Subject: Re: kern/7129: normal user can bypass mount 'noexec' flags
To: Bill Studenmund <firstname.lastname@example.org>
From: Thor Lancelot Simon <email@example.com>
Date: 03/11/1999 18:52:49
On Thu, Mar 11, 1999 at 03:28:30PM -0800, Bill Studenmund wrote:
> On Thu, 11 Mar 1999, Bill Sommerfeld wrote:
> > Here's the interface I think makes sense for fixing this:
> > VOP_GETMNTFLAGS(vp)
> > .. returns the ored-together mount flags of the filesystem vp and any
> > filesystems vp is stacked on..
> > implementation for "leaf" filesystems just looks in the vfs structure.
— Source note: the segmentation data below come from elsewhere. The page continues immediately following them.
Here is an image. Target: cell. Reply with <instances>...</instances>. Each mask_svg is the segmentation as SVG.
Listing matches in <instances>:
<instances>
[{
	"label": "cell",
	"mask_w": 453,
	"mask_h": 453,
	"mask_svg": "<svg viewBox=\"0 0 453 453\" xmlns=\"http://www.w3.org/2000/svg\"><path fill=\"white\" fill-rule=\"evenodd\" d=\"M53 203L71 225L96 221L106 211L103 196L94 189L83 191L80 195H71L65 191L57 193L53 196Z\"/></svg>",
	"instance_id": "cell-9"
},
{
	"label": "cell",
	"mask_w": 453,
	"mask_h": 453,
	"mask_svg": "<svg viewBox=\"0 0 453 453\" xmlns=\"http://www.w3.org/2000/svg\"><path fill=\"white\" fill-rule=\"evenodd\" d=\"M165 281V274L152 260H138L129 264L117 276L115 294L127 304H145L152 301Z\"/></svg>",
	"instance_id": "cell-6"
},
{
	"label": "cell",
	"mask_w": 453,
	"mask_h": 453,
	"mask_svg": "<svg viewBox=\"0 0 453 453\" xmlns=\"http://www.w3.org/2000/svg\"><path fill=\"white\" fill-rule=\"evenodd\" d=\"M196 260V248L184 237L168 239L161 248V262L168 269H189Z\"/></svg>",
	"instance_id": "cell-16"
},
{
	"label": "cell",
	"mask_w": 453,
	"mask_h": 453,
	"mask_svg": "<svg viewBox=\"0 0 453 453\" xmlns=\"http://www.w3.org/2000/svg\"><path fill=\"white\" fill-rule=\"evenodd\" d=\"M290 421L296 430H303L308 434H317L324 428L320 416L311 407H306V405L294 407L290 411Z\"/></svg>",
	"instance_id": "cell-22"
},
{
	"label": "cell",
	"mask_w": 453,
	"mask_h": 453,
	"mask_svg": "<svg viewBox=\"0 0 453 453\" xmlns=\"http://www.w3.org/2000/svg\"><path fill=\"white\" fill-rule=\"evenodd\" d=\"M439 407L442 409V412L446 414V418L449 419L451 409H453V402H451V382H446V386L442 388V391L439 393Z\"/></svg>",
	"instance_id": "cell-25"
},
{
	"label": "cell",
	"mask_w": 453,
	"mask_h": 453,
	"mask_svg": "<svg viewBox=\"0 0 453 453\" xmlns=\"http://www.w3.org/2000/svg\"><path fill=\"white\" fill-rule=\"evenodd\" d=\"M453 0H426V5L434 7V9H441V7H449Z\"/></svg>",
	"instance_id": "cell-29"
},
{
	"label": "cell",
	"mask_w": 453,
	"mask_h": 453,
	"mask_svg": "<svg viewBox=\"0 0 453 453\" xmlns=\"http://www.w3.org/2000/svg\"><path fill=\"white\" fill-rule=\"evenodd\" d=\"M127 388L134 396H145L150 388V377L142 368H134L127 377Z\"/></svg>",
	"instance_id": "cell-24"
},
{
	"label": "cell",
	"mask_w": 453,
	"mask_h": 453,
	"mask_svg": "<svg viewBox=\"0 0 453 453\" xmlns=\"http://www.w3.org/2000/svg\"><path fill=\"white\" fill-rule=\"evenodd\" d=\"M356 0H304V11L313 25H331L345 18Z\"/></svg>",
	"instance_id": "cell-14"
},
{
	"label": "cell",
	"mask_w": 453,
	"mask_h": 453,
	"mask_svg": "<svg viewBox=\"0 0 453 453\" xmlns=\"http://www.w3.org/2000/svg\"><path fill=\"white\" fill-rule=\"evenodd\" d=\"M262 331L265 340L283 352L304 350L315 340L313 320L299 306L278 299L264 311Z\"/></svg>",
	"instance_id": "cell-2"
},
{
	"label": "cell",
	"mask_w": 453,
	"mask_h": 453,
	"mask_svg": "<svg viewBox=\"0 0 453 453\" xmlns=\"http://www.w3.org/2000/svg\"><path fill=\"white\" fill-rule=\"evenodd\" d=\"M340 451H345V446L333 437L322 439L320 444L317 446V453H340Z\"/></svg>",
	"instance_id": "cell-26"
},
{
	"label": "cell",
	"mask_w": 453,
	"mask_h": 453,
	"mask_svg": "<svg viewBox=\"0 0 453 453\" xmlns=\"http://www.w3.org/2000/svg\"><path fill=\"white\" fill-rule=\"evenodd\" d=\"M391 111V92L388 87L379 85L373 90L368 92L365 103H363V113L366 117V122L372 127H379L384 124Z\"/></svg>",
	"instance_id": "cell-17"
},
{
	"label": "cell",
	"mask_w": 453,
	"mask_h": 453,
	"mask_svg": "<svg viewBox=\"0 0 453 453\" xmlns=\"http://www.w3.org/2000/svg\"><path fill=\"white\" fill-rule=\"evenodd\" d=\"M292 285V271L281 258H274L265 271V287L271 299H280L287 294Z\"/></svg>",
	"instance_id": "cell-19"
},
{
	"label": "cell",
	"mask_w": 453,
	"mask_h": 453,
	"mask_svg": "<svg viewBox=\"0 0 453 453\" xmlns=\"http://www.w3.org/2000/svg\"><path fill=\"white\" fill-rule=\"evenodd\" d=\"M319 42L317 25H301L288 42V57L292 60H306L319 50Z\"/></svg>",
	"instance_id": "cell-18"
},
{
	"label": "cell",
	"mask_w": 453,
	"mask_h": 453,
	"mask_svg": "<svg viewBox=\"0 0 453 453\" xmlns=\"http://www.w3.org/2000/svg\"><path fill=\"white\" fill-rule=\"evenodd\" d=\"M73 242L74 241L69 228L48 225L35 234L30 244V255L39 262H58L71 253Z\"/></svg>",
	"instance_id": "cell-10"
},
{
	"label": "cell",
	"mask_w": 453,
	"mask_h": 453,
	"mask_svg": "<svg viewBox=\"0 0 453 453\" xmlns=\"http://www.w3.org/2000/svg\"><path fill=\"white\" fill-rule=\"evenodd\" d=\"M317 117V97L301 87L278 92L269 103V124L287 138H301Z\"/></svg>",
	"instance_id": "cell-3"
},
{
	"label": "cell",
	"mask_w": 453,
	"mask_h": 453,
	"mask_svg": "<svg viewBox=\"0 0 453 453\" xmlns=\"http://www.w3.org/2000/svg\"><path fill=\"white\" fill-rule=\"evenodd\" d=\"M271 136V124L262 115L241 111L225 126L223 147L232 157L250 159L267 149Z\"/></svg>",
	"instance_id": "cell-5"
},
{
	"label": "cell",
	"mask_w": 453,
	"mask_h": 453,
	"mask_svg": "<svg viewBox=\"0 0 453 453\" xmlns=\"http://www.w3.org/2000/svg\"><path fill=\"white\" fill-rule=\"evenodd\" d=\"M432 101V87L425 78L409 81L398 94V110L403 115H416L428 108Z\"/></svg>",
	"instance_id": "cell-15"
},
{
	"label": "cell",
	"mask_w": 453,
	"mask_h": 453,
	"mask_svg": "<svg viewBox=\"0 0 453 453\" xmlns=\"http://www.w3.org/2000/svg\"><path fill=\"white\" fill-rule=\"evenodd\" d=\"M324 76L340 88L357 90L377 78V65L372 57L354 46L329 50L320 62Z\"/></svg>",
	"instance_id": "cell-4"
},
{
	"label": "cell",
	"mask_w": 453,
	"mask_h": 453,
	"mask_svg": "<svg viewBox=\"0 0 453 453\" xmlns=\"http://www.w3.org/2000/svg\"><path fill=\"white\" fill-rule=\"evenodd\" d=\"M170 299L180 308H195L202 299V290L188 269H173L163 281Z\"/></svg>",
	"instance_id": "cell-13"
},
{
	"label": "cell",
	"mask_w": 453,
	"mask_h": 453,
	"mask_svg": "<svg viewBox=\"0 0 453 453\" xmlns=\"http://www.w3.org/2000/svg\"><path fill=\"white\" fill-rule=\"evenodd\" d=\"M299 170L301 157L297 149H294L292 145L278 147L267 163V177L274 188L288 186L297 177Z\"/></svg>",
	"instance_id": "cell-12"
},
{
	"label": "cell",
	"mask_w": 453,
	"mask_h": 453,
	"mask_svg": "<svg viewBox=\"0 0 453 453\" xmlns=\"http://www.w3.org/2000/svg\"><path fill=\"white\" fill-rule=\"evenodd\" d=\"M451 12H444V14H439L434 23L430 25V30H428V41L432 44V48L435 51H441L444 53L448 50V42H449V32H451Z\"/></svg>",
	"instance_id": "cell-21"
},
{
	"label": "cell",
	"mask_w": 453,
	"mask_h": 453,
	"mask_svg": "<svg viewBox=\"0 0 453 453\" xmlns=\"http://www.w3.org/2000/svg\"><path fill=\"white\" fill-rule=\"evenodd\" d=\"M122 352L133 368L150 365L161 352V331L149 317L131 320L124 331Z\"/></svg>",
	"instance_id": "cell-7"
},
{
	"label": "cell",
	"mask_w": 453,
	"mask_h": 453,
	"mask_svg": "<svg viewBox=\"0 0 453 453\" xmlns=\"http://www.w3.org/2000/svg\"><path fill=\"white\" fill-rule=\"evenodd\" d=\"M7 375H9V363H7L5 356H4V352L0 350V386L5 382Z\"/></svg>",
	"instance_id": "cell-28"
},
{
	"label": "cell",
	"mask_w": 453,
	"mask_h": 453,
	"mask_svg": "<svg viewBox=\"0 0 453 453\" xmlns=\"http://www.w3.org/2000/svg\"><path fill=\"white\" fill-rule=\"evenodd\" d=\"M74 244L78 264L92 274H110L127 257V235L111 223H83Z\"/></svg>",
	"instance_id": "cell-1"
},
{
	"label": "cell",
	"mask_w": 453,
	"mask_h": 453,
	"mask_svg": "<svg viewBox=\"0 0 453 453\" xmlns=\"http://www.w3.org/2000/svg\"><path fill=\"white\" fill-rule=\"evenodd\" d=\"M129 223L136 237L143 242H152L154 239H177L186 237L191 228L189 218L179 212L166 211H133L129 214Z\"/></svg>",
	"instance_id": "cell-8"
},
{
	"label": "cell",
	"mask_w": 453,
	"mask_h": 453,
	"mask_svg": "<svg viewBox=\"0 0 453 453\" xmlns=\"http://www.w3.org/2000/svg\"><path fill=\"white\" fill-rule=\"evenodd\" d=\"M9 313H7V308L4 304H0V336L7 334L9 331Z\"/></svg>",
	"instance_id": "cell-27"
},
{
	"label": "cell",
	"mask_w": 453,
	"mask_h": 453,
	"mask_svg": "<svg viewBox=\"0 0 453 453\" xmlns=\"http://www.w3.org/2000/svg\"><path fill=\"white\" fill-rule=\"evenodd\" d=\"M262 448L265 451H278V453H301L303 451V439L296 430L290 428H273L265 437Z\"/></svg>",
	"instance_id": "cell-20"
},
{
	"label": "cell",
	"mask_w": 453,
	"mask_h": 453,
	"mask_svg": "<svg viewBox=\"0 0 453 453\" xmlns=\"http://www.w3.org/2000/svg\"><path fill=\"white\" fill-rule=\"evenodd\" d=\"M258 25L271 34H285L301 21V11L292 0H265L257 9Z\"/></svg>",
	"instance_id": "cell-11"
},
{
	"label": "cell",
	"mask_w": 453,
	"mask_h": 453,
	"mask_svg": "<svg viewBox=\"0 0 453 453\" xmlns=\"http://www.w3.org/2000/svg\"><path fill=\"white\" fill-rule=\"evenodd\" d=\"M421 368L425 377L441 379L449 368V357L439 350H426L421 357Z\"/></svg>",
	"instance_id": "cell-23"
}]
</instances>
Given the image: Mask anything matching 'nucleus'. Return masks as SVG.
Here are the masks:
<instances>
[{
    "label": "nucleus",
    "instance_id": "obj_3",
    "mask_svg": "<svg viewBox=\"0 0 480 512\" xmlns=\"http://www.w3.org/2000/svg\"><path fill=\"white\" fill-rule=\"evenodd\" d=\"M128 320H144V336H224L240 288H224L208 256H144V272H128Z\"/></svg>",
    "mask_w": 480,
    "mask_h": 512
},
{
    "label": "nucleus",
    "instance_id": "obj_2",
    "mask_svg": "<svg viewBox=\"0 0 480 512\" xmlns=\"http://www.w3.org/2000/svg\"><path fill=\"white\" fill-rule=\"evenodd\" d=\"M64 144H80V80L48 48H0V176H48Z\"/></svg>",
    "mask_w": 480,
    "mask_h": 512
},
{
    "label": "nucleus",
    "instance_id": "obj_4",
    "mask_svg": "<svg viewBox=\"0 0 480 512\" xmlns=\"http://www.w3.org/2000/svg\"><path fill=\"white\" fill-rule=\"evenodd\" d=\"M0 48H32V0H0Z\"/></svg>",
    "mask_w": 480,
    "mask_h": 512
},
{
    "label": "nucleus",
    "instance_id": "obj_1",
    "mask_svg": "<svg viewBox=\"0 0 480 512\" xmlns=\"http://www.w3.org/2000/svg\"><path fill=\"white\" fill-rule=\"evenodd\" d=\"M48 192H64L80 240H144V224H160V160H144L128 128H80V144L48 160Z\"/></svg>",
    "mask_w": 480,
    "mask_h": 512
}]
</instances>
> > mount_null, etc., or's its bits together with the one of the
> > underlying vnode..
> I think it would be simpler to just add the smarts into the mount
> commands. If each one along the way starts with the underlying fs's flags,
> adds ones it considers important, and only lets root delete flags, then we
> should be fine.
Um, that's how we got *in* this mess, at least with umapfs. If you're going
to let non-root users mount filesystems, you *can't* just "add the smarts
into the mount commands". The user can just build a mount command that
doesn't have the "smarts" in it, and you lose. The smarts *have* to go in
Thor Lancelot Simon firstname.lastname@example.org
"And where do all these highways go, now that we are free?"